In the second part of this two-part series, we discuss three investment concepts every investor may want to embrace:
1. The importance of diversification
2. The dangers of market timing and stock picking
3. The benefits of investing according to a plan that fits your personal goals
Get Diversified
Stock market swings can test even the strongest-willed investor in the short term. But over the long term, the market has historically shown a remarkable ability to smooth out performance and head upward. Holding a diversified portfolio of many different types of investments helps weather short-term bumps in the market and benefits from the market’s growth over time.
What is diversification? In a general sense, it’s about spreading your risks around. In investing, that means it’s more than just ensuring you have many holdings. It’s also about having many different kinds of holdings.

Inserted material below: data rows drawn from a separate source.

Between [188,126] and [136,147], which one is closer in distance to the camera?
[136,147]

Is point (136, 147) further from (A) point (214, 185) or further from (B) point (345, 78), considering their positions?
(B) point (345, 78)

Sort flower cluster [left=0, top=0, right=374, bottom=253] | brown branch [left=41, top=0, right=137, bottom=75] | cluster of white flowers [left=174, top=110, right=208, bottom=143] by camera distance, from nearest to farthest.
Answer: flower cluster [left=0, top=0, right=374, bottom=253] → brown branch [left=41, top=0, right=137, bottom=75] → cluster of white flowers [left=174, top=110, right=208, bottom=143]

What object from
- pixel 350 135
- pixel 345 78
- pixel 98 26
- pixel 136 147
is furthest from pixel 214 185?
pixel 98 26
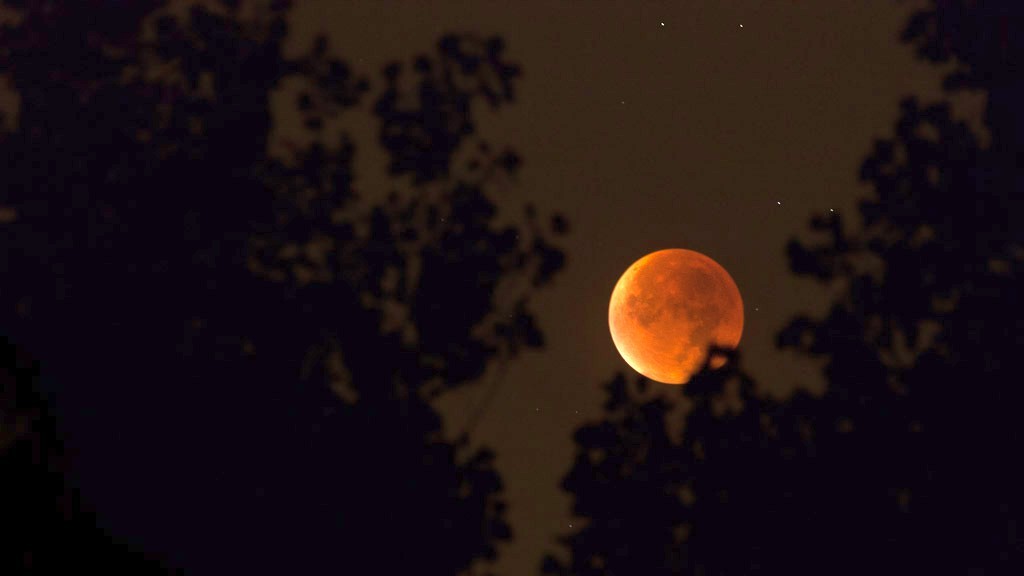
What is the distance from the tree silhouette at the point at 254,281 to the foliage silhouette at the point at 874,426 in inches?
39.6

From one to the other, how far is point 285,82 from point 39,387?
107 inches

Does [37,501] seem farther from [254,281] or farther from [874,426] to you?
[874,426]

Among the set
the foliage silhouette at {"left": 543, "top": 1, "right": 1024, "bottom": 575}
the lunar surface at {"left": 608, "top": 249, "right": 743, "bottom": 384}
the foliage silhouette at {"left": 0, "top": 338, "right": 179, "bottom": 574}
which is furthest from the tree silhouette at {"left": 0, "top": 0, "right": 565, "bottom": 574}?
the foliage silhouette at {"left": 543, "top": 1, "right": 1024, "bottom": 575}

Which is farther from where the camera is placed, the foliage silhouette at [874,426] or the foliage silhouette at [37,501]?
the foliage silhouette at [874,426]

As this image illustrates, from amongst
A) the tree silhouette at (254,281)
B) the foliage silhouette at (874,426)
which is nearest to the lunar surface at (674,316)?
the foliage silhouette at (874,426)

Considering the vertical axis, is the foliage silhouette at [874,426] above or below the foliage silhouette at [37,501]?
above

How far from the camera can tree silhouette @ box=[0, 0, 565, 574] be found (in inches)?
188

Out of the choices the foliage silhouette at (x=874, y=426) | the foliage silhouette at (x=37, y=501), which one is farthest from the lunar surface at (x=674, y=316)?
the foliage silhouette at (x=37, y=501)

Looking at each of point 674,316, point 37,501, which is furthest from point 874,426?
point 37,501

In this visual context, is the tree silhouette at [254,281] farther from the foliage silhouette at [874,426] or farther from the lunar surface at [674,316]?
the foliage silhouette at [874,426]

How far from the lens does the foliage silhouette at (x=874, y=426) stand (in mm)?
4781

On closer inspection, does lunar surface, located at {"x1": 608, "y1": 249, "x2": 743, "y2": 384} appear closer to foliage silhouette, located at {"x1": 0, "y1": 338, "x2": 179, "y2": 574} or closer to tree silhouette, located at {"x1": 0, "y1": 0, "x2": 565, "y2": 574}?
tree silhouette, located at {"x1": 0, "y1": 0, "x2": 565, "y2": 574}

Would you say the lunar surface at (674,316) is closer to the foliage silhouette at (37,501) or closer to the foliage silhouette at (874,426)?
the foliage silhouette at (874,426)

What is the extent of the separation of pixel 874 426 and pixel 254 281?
14.5 ft
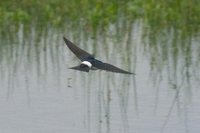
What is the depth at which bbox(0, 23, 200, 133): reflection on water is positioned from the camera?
6453 millimetres

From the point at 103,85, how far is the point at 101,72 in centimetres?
41

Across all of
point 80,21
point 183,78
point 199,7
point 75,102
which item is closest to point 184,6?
point 199,7

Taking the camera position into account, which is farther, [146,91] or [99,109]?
[146,91]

While this may make intuitive sense, many investors come to us believing they are well-diversified when they are not. They may own many stocks or stock funds across numerous accounts. However, upon closer analysis, we find that most of their holdings are concentrated in large U.S. company stocks or similarly narrow market exposure. Diversification works because different types of investments react differently as market conditions change. When one investment falls on hard times, others might be performing well and can buoy the overall performance of a portfolio. If all of your holdings are too similar in nature, diversification is unable to work its wonders over time.